> The problem
Examine the entries below, count the lines holding the string "broadcast", and respond with the number only.

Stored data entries
★ ★ ★ ★ ★
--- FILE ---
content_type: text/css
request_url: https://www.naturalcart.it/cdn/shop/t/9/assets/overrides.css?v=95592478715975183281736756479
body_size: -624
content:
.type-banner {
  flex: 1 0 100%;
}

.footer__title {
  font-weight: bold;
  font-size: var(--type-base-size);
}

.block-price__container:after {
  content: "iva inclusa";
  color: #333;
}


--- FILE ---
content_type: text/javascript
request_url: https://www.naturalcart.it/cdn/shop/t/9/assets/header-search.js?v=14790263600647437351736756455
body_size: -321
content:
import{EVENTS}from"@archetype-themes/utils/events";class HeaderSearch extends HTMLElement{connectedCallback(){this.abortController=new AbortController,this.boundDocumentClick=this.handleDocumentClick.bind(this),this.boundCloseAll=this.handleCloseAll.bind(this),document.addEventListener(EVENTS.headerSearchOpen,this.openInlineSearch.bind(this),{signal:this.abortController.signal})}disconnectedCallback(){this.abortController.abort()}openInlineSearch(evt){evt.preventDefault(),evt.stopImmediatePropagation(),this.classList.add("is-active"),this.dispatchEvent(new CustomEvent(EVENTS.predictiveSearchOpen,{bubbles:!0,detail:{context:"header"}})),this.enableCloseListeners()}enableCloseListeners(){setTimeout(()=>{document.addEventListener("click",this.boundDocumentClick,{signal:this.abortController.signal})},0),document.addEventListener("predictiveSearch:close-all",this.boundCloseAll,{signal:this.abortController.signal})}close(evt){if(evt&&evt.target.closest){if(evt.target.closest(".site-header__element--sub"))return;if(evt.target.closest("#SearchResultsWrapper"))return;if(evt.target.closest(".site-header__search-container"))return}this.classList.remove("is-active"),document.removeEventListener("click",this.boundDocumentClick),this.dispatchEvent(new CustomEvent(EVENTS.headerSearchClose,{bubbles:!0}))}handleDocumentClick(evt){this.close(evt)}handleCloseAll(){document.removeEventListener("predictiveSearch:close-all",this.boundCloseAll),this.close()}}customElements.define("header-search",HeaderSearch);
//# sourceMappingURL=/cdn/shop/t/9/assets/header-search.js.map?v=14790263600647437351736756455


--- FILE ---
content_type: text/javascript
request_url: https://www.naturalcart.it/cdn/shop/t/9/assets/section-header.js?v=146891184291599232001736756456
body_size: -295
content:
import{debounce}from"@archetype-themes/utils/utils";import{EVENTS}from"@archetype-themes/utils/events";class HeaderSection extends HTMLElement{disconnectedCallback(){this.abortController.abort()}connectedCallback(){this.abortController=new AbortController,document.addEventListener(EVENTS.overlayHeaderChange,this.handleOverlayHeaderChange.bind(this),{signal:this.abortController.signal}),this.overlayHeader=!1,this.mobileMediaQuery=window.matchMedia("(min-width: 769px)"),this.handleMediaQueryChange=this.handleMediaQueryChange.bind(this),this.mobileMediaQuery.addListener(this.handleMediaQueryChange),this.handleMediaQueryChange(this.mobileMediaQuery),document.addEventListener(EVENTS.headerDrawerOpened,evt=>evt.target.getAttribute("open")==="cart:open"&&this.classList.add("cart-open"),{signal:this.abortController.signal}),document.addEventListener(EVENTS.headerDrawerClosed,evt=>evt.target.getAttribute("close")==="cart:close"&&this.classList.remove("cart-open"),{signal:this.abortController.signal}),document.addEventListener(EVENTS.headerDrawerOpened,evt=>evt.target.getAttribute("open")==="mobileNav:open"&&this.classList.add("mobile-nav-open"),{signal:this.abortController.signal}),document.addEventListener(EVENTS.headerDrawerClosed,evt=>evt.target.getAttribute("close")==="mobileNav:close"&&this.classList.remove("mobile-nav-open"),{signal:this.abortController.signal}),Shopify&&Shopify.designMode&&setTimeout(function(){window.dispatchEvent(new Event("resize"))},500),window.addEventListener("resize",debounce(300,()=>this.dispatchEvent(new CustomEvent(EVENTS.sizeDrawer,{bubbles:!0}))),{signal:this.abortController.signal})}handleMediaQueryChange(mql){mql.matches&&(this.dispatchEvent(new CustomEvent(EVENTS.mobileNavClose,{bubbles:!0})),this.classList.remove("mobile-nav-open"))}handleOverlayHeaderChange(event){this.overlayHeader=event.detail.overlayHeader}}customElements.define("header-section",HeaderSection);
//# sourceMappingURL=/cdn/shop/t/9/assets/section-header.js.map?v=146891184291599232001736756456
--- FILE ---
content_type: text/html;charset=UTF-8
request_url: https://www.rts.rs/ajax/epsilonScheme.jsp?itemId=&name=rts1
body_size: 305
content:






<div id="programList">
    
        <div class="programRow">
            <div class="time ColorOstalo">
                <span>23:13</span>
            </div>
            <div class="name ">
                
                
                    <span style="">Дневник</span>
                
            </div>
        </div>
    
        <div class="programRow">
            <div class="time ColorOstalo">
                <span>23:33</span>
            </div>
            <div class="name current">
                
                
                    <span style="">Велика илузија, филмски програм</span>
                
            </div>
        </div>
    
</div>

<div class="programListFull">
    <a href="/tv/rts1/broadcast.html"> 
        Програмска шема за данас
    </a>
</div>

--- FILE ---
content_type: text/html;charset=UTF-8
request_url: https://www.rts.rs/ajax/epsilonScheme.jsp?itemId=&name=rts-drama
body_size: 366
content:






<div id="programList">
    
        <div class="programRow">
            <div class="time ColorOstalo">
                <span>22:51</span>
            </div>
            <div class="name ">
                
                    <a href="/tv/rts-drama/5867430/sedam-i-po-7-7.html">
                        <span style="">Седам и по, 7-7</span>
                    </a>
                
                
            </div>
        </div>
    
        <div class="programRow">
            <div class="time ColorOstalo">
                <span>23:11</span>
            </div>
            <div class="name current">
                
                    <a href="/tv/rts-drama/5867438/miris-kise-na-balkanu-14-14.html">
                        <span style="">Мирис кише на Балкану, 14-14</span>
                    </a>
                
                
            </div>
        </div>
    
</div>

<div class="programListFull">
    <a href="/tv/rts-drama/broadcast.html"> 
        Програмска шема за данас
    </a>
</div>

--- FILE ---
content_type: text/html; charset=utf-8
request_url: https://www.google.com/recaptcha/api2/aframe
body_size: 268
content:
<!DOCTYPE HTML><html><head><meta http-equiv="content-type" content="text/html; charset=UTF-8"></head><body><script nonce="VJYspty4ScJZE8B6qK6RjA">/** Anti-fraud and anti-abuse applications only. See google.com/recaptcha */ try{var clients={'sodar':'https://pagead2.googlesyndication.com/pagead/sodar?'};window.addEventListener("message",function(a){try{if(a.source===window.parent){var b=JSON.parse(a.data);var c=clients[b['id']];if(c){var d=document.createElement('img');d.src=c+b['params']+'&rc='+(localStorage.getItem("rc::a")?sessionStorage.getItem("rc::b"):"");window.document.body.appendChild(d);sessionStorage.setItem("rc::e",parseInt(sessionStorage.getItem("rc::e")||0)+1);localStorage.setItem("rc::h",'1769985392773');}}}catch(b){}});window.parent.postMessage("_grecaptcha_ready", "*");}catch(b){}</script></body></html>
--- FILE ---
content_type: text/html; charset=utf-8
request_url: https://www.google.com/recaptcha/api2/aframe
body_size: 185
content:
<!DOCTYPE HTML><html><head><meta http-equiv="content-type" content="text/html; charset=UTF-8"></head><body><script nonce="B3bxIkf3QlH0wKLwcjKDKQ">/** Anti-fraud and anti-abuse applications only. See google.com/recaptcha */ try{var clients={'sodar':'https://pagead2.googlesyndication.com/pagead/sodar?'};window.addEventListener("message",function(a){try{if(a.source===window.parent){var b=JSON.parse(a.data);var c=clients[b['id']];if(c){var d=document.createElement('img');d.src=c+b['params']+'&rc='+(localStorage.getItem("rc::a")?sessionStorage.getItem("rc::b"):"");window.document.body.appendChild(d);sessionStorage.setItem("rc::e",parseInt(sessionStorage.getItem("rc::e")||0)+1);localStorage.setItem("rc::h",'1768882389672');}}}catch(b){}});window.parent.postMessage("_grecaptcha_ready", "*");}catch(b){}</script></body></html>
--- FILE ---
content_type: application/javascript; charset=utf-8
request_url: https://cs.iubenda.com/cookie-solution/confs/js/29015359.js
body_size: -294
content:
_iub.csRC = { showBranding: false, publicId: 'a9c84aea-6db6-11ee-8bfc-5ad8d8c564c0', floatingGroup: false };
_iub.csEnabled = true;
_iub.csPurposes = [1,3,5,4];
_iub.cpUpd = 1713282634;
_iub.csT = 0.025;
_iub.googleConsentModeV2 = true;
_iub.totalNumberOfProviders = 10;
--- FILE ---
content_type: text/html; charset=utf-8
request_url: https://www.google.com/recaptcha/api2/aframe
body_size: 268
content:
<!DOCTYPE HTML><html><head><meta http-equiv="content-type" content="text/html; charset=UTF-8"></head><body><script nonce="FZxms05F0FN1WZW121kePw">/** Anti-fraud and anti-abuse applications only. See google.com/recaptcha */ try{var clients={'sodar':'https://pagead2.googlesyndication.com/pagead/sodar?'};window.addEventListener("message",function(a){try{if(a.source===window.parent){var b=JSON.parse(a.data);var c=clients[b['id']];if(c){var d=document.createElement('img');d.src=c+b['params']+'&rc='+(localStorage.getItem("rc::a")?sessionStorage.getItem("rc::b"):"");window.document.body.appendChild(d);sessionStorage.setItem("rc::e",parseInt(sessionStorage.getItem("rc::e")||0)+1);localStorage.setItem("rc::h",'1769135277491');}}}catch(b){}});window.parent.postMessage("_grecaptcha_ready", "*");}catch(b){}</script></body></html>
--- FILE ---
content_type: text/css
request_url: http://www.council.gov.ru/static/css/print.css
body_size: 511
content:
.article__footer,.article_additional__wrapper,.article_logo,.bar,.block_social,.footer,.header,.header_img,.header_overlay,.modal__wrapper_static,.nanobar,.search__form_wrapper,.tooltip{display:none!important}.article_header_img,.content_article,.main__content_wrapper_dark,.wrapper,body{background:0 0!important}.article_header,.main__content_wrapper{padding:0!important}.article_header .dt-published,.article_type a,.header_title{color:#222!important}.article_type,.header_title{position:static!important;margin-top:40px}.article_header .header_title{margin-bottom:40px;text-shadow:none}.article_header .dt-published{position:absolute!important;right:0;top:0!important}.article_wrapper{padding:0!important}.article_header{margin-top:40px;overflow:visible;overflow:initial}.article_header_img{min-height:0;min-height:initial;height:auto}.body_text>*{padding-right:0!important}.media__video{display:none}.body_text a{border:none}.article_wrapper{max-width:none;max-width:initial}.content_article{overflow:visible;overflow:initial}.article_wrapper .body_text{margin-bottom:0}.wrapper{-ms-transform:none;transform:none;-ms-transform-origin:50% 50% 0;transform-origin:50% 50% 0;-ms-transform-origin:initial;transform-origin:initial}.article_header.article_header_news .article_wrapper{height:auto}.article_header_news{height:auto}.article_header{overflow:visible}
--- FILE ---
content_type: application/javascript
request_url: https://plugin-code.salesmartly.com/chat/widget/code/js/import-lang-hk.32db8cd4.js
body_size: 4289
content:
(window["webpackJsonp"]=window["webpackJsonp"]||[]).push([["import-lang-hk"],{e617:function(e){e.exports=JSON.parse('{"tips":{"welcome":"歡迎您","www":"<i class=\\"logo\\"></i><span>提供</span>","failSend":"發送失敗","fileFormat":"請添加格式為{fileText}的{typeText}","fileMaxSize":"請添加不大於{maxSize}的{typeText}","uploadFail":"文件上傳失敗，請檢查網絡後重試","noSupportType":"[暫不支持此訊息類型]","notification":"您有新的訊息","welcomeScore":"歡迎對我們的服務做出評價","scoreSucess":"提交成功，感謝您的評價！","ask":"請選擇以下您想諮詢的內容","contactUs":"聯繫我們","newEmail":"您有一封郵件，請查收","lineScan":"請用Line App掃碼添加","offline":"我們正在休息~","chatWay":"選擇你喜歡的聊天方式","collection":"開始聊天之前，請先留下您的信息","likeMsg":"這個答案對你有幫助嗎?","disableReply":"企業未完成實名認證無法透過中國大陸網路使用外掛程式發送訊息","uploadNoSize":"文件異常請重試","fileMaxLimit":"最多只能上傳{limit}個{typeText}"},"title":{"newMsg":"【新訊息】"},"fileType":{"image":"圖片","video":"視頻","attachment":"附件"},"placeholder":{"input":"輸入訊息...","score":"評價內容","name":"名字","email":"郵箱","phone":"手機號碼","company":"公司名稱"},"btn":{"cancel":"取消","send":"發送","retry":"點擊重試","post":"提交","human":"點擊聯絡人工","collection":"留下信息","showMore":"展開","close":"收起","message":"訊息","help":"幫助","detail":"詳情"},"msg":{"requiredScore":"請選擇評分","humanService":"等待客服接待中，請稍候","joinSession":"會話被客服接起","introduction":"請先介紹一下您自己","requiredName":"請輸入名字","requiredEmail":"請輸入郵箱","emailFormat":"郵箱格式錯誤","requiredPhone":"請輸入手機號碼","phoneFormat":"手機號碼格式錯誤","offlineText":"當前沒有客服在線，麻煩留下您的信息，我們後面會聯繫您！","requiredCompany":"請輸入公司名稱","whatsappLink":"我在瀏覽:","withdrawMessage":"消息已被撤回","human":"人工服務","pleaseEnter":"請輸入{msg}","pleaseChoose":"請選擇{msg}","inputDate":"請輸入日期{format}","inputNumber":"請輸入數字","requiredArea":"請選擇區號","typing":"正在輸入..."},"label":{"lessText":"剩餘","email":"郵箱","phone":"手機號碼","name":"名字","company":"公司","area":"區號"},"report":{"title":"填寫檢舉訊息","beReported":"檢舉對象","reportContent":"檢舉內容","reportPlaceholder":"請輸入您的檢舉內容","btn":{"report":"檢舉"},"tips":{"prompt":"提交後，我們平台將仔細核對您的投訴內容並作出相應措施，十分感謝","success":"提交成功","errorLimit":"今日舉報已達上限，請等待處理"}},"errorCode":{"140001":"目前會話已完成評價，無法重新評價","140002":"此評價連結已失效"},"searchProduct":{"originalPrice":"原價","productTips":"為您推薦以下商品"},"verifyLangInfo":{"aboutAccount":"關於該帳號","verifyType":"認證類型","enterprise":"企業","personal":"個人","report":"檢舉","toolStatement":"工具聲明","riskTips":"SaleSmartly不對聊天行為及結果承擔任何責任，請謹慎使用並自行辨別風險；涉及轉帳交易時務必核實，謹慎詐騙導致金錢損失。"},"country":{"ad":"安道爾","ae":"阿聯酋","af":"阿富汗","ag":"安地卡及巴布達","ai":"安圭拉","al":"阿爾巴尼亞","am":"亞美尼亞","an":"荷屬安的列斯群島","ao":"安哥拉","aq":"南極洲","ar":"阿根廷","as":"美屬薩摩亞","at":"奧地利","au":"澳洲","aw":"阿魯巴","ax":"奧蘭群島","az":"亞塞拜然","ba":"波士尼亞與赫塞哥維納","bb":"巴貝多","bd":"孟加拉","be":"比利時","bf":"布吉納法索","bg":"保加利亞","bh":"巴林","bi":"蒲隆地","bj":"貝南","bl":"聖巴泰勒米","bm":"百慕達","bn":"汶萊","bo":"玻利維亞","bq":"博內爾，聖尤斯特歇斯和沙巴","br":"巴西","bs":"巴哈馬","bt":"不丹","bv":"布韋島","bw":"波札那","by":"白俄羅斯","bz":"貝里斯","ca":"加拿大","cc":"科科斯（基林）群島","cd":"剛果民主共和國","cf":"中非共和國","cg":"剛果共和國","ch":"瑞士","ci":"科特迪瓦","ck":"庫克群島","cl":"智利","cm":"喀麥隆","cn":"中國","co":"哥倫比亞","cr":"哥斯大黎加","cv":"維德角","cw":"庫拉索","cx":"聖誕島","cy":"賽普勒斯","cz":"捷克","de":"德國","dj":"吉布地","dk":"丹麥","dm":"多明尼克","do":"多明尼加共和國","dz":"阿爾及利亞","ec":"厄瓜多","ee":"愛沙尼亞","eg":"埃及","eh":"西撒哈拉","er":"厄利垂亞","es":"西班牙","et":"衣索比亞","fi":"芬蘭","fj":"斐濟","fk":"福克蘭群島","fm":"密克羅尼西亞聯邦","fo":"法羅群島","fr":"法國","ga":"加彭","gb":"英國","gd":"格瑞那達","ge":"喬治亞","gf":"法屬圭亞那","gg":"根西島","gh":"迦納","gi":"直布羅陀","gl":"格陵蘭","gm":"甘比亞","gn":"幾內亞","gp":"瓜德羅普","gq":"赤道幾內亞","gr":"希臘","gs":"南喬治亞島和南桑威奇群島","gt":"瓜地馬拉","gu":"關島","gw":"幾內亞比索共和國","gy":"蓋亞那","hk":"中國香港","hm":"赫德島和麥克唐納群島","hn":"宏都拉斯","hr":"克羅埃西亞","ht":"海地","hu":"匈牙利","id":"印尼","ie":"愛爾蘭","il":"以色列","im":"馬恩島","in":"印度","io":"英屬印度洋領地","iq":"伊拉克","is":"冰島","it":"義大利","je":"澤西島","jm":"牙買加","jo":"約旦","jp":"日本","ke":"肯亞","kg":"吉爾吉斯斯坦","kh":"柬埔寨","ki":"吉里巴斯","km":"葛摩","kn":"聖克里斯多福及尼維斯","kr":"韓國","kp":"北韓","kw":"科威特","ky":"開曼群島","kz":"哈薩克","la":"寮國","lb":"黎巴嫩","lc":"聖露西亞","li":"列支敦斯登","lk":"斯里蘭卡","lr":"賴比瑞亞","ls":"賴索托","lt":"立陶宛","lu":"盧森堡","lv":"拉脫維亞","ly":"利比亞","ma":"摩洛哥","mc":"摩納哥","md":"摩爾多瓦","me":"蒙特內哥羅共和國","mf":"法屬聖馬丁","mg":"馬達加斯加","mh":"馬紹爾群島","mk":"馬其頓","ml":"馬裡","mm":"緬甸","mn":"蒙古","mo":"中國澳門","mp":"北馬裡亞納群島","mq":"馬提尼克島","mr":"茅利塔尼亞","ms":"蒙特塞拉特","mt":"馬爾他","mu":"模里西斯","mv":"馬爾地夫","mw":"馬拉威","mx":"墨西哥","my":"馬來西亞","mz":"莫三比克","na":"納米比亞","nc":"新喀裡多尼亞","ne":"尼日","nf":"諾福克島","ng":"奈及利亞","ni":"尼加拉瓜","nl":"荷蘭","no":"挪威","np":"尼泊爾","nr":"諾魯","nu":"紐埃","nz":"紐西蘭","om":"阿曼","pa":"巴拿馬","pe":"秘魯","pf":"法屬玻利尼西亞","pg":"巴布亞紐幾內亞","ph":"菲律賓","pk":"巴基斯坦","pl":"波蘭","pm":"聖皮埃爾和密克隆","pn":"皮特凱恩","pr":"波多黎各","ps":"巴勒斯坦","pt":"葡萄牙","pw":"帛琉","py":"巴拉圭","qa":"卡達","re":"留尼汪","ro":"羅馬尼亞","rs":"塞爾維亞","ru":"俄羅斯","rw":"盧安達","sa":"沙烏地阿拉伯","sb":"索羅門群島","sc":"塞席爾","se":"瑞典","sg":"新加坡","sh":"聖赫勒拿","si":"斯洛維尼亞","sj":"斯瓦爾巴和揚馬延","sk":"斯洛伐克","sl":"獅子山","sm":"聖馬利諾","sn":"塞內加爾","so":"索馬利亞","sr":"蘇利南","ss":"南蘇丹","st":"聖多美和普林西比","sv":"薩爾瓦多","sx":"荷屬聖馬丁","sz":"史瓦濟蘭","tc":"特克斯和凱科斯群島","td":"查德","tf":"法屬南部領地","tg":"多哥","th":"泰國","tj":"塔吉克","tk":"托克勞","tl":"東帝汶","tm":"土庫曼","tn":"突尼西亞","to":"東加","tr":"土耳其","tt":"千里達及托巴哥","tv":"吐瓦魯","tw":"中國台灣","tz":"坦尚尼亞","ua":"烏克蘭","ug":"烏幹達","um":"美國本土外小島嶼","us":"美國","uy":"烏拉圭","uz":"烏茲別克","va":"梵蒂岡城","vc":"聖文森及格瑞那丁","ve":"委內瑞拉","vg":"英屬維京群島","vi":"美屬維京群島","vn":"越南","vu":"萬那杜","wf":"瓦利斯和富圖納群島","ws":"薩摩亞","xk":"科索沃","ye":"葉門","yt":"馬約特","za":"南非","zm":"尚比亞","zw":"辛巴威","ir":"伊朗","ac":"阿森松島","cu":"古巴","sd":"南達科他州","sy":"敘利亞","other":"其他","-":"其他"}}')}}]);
★ ★ ★ ★ ★
> Solution to this exercise
2